Japanese train crash linked to employee stress

A commuter train jumped the tracks in western Japan on April 25 and crashed into an apartment complex, killing 107 people and injuring more than 450 others in the deadliest rail accident in the country in 40 years.

The crash happened near Amagasaki, about 410 kilometres west of Tokyo, at 9:18 a.m. The seven-car commuter train was carrying 580 passengers when it derailed on a curving section of track, and rammed into a nine-storey apartment complex. Two of the five derailed cars were flattened against the wall of the building.

The accident caused considerable shock in Japan. The rail system is widely viewed as safe and efficient and there have been few disasters. The most serious was in November 1963, when a collision between three trains killed 161 people in Tsurumi, outside Tokyo. An accident killed 42 people in April 1991 in Shigaraki. In March 2000, five people were killed and 33 were injured when a Tokyo subway train hit a derailed train. An earthquake in 2004 caused a bullet train to derail—the first since the high speed trains went into service 40 years ago—but there was no loss of life.

The tragedy last month has been blamed on the 23-year-old driver, Ryujiro Takami. Takami overshot the stop at the last station before the crash and had fallen 90 seconds behind schedule. It appears he was trying to make up time. The data recorder recovered at the crash site showed that the train was traveling 108 kilometres per hour when it derailed, on a section of track that had a 70-kilometre per hour speed limit. The young driver’s body was found with his hand gripping the emergency brake.

Kazuhiko Nagase, a Kanazawa Institute of Technology professor and train expert, said: “If the train hadn’t hit anything before derailing ... the train was probably speeding. For the train to flip, it had to be travelling at a high speed.”

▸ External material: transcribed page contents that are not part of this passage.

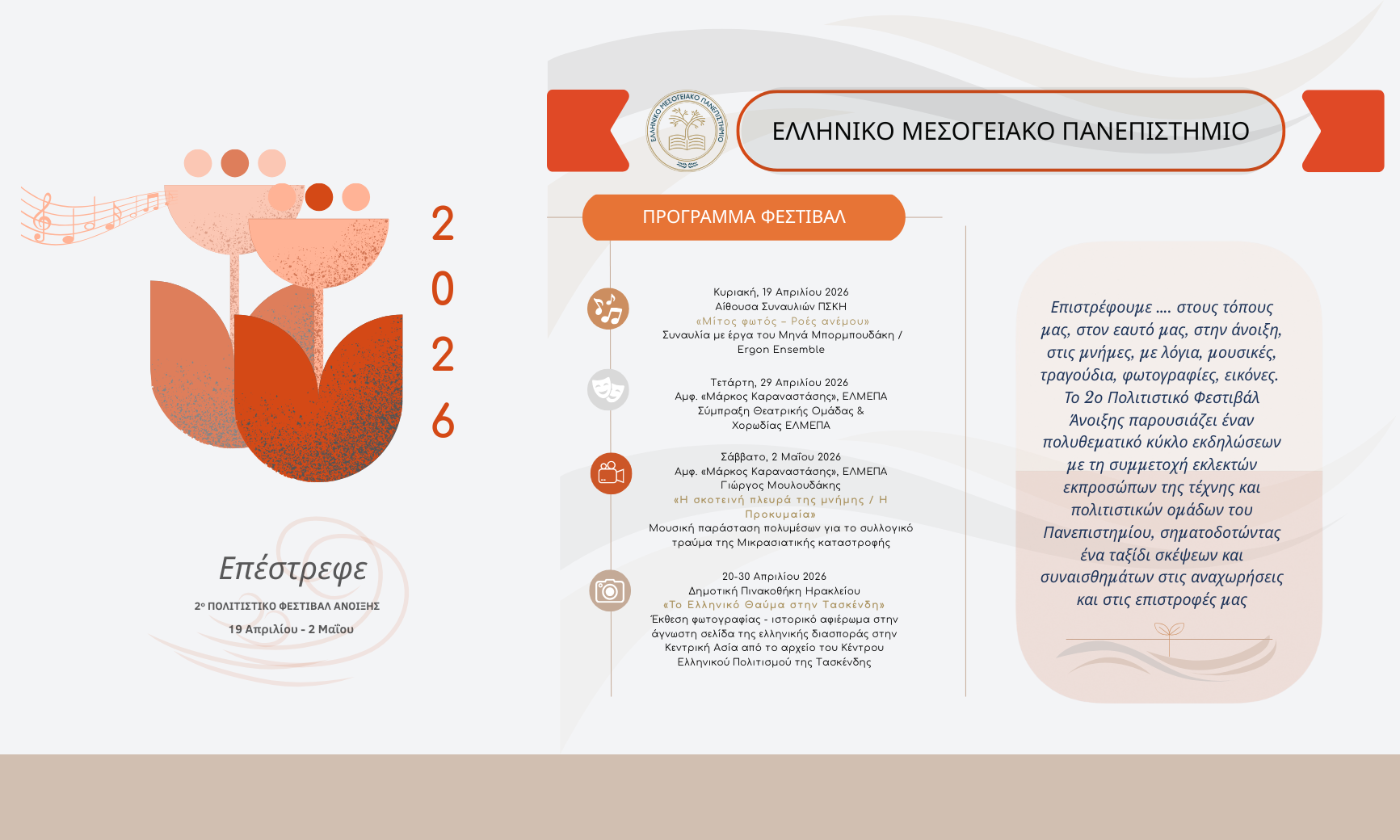 2
0
2
6

Επέστρεφε

2ο ΠΟΛΙΤΙΣΤΙΚΟ ΦΕΣΤΙΒΑΛ ΑΝΟΙΞΗΣ

19 Απριλίου - 2 Μαΐου

ΕΛΛΗΝΙΚΟ ΜΕΣΟΓΕΙΑΚΟ ΠΑΝΕΠΙΣΤΗΜΙΟ

ΕΛΛΗΝΙΚΟ ΜΕΣΟΓΕΙΑΚΟ ΠΑΝΕΠΙΣΤΗΜΙΟ

ΠΡΟΓΡΑΜΜΑ ΦΕΣΤΙΒΑΛ

Κυριακή, 19 Απριλίου 2026
Αίθουσα Συναυλιών ΠΣΚΗ
«Μίτος φωτός – Ροές ανέμου»
Συναυλία με έργα του Μηνά Μπορμπουδάκη / Ergon Ensemble

Τετάρτη, 29 Απριλίου 2026
Αμφ. «Μάρκος Καραναστάσης», ΕΛΜΕΠΑ
Σύμπραξη Θεατρικής Ομάδας & Χορωδίας ΕΛΜΕΠΑ

Σάββατο, 2 Μαΐου 2026
Αμφ. «Μάρκος Καραναστάσης», ΕΛΜΕΠΑ
Γιώργος Μουλουδάκης
«Η σκοτεινή πλευρά της μνήμης / Η Προκυμαία»
Μουσική παράσταση πολυμέσων για το συλλογικό τραύμα της Μικρασιατικής καταστροφής

20-30 Απριλίου 2026
Δημοτική Πινακοθήκη Ηρακλείου
«Το Ελληνικό Θαύμα στην Τασκένδη»
Έκθεση φωτογραφίας - ιστορικό αφιέρωμα στην άγνωστη σελίδα της ελληνικής διασποράς στην Κεντρική Ασία από το αρχείο του Κέντρου Ελληνικού Πολιτισμού της Τασκένδης

Επιστρέφουμε .... στους τόπους μας, στον εαυτό μας, στην άνοιξη, στις μνήμες, με λόγια, μουσικές, τραγούδια, φωτογραφίες, εικόνες. Το 2ο Πολιτιστικό Φεστιβάλ Άνοιξης παρουσιάζει έναν πολυθεματικό κύκλο εκδηλώσεων με τη συμμετοχή εκλεκτών εκπροσώπων της τέχνης και πολιτιστικών ομάδων του Πανεπιστημίου, σηματοδοτώντας ένα ταξίδι σκέψεων και συναισθημάτων στις αναχωρήσεις και στις επιστροφές μας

The circumstances surrounding the accident raise a series of questions about the impact of the privatisation of the Japanese rail system and the subordination of public transport to the pursuit of profit.

Japan’s National Railway was government-run for 115 years until 1987, when it was privatised and sold off to six companies. One of the firms, Japan Railways West, has turned the Fukuchiyama Line, where the derailment took place, into one of the most profitable parts of the system by running more trains and increasing train speeds.

Drivers and railway staff work under intense stress to keep to the tight timetables. There is no government test for train drivers as there is for airline pilots and ships captains. Training is determined solely by the company. Takami had only received his train operator’s licence in May 2004. One month later, he overran a station and was punished for the mistake.

The rail union directly blamed Takami’s fear of being punished again for the speed at which he was driving the train on April 25. Japan Federation of Railway Workers vice president Osamu Yomono said: “The accident is a result of JR West’s ... high-pressure management, which uses terror to force its employees to follow orders.”

Yomono explained that drivers who fail to meet schedules are surrounded by their superiors and berated as punishment and forced to write “meaningless reports”. The union said Takami had been put through such treatment for 13 days in 2004. The company confirmed that Takami had been punished.

The practice of punishing employees for being late has led to other tragedies. In 2001, Masaki Hattori, who also worked for Japan Railways West, hanged himself in his home after being penalised for an unscheduled 60-second stop to conduct routine safety checks. He had 20 years experience and an unblemished record. According to his family, who unsuccessfully sued Japan Railway West for damages, Masaki Hattori killed himself because of the humiliation of re-education.

Drivers undergoing re-education have their pay docked and are banned from drinking tea, talking to one another, or going to the lavatory without permission. They have to write up to eight reports a day on why they made the mistake and how they inconvenienced the passengers. Drivers have been locked in a small room and berated by management. The humiliation can go on for months. One driver was made to stand on a platform in his uniform, greeting trains as they arrived and wishing the drivers a safe journey.

Soon after Masaki Hattori’s suicide, an official of Japan Railways West’s trade union said eight company workers had killed themselves in the past two years, half of them following company re-education.

Investigators and experts have highlighted several other factors that may have contributed to the accident and which stem from cost-saving measures by the railway’s private operators.

In the past, railway carriages were assembled from heavy steel, which worked to give them more stability. Newer carriages, however, are being made from less costly, lightweight stainless steel. Hiroshi Kubota, an expert who once worked for the National Railways, told the Asahi Shimbun on May 4: “Past railway cars made of steel were more stable at curves. The derailed train had heavy air conditioning systems atop the roof of the cars that are just as heavy as the bottom frames of the cars. That probably unbalanced the cars and made them prone to topple.”

Experts have also pointed out that the automatic braking system on the line where the accident happened is among the oldest in Japan. The system is supposed to stop trains at signs of trouble without requiring a driver to take emergency action. Reports say the older system is less effective in halting trains travelling at high speeds.

What is clear is that the intense pressure on staff, combined with the lack of investment in updating safety systems and cost-cutting in the way trains are manufactured, contributed to the derailment on April 25. Unless these factors are addressed, the potential exists for future accidents.